'Mission Extreme' is a spiritual successor of the fan-favourite 'Dhaka Attack' (2017) - starring Taskeen Rahman, Fazlur Rahman Babu, Iresh Zaker, Shatabdi Wadud, Shahiduzzaman Selim, Manoj Pramanik and other talented actors.
Added with the charm of the most sensational actor of this time, Arifin Shuvoo, this movie sounds like a Christmas present, right? Unfortunately, it is not.
Whether it was the somewhat excessive use of drone shots of Dhaka city to make up for a predictable story, too small roles provided to too many prominent actors or too many storylines thrown in together that mess with the movie's pace, directors Sunny Sanwar and Faisal Ahmed seemed to try a bit too hard to reach the so-called international standards.
But when you get impactful movies like 'Dhaka Attack' from the same writers, such mistakes are bound to disappoint you.
In this cop-action thriller, we see the reflections of popular Bollywood super-cop films like 'Singham' where the charm and brawn of the lead protagonist Nabid (played by Arifin Shuvoo) serve as a deus ex-machina.
It is also inspired by elements from the Amazon Prime web series 'The Family Man'.
The movie begins with a scene where the police are chasing a potential terrorist.
When everyone else fails to catch him, Nabid, a police officer who works at the Counter-Terrorism and Transnational Crime (CTTC) department, comes to the rescue.
Unfortunately, throughout the film, Nabid often gets things handed to him on a platter.
To make matters worse, within 10 to 15 minutes, you will get extremely confused with the plot, the cast and the uneven story transition.
It started with facts explaining the roots of terrorism and how young minds are brainwashed into it.
Being carefully constructed, the movie did not utter any religion's name, but it seemed biased towards a few groups of people.
Through the character Era (played by Sadia Nabila), the film attempted to illustrate the hardship of women working in the police force.

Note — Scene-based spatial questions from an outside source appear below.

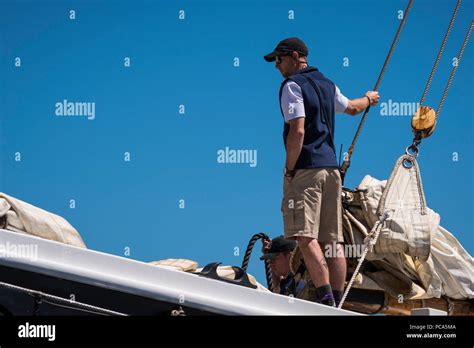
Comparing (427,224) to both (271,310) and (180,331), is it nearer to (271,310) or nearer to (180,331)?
(271,310)

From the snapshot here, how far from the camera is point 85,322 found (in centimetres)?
555

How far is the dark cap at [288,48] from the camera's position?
23.7ft

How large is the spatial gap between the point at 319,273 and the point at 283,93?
1.23m

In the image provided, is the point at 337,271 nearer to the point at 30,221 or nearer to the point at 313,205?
the point at 313,205

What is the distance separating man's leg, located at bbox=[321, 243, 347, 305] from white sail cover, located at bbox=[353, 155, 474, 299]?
0.80m

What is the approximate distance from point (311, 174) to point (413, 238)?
1.17 meters

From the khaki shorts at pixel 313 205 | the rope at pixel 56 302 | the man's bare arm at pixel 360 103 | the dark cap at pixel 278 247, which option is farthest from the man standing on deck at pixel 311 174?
the rope at pixel 56 302

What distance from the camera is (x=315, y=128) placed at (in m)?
7.07

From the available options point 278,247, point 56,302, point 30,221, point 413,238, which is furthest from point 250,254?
point 56,302

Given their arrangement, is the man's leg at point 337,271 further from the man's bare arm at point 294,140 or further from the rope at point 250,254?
the rope at point 250,254

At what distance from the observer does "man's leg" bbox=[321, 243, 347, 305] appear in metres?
6.96

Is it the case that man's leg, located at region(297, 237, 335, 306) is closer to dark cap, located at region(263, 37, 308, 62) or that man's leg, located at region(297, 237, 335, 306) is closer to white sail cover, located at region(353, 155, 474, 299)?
white sail cover, located at region(353, 155, 474, 299)

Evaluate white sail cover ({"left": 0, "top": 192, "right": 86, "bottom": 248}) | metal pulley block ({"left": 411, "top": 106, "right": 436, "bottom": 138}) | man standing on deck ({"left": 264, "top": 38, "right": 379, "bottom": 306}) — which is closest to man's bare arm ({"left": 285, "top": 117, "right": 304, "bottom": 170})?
man standing on deck ({"left": 264, "top": 38, "right": 379, "bottom": 306})

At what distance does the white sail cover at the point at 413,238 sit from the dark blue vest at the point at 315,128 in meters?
0.84
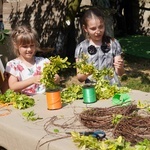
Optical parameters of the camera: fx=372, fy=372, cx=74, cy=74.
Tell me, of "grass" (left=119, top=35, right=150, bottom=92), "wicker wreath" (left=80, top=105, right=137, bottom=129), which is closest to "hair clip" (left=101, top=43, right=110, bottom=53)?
"wicker wreath" (left=80, top=105, right=137, bottom=129)

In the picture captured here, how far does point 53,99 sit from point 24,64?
0.89 metres

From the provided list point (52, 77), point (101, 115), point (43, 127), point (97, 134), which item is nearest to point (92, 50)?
point (52, 77)

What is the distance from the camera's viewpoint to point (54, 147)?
198 centimetres

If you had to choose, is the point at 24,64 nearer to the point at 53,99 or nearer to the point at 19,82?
the point at 19,82

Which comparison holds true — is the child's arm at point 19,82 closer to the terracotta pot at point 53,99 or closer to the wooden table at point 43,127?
the wooden table at point 43,127

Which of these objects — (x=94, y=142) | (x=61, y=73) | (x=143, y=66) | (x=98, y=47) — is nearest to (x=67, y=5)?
(x=61, y=73)

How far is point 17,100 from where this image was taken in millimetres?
2926

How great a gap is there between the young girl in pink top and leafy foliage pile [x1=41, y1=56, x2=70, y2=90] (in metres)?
0.46

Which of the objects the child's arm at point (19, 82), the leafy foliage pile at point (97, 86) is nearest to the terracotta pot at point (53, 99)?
the leafy foliage pile at point (97, 86)

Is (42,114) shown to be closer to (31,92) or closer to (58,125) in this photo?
(58,125)

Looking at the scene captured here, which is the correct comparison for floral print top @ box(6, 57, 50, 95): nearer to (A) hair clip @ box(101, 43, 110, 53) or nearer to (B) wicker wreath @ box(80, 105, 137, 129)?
(A) hair clip @ box(101, 43, 110, 53)

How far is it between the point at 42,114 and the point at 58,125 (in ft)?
1.02

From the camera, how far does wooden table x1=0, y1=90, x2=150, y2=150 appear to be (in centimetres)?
208

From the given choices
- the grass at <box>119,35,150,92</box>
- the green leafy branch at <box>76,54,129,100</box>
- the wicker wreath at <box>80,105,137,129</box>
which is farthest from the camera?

However, it came out as overly dramatic.
The movie also boasts the beautiful Jannatul Ferdous Oishee who plays Sylvie, the female protagonist.
Sylvie works at a media house and following the typical trend of Bangladeshi films, 'Mission Extreme' did not provide much of a role to her either. Even the romantic relationship between her and Nabid felt awkward.
However, as it is her debut performance in a movie, she did well as a beginner.
In terms of the antagonists, 'Mission Extreme' wasted Khaled's (played by Taskeen Rahman) menacing presence by making him deliver some out-of-sync lines.
In terms of the story, the antagonists were portrayed to be comically villainous.
In this movie, every good actor is somehow a terrorist or given a small role.
We see Taskeen Rahman playing 'Khalid Bhai', one of the leaders of the terror squad that chants 'Free land for peace' often.
Iresh Zaker plays the role of 'Tarek bhai' - a local 'boro bhai' who recruits young adults to join their cause.
But their roles were reduced to some typical terrorist mumbo-jumbo while their motivations remained equally unclear.
They all are rooting for the Blue War's accomplishment, which is a big war against non-believers, but the story fails to hold the suspense or provide the background that might have made this transition believable.
The world does not operate in a black and white manner and it is never so easy to find out the culprits, but 'Mission Extreme' made it look too easy, that too without any proper explanation whatsoever.
The cinematography of 'Mission Extreme' by Sudipta Majumder was probably the best aspect of the movie and that says a lot.
A few action scenes do rescue a small part of this movie but it eventually becomes mediocre.
One of the annoying parts of the movie was the sponsored advertisements that drew comedy to the seriousness.
That being said, 'Mission Extreme', in essence, is an action-thriller and the directors did an okay job of creating the action scenes.
For some viewers, Arifin Shuvoo's natural charm as a handsome police officer and watching him take down terrorists might just be enough. However, a more suspenseful, coherent storyline could have made the film better.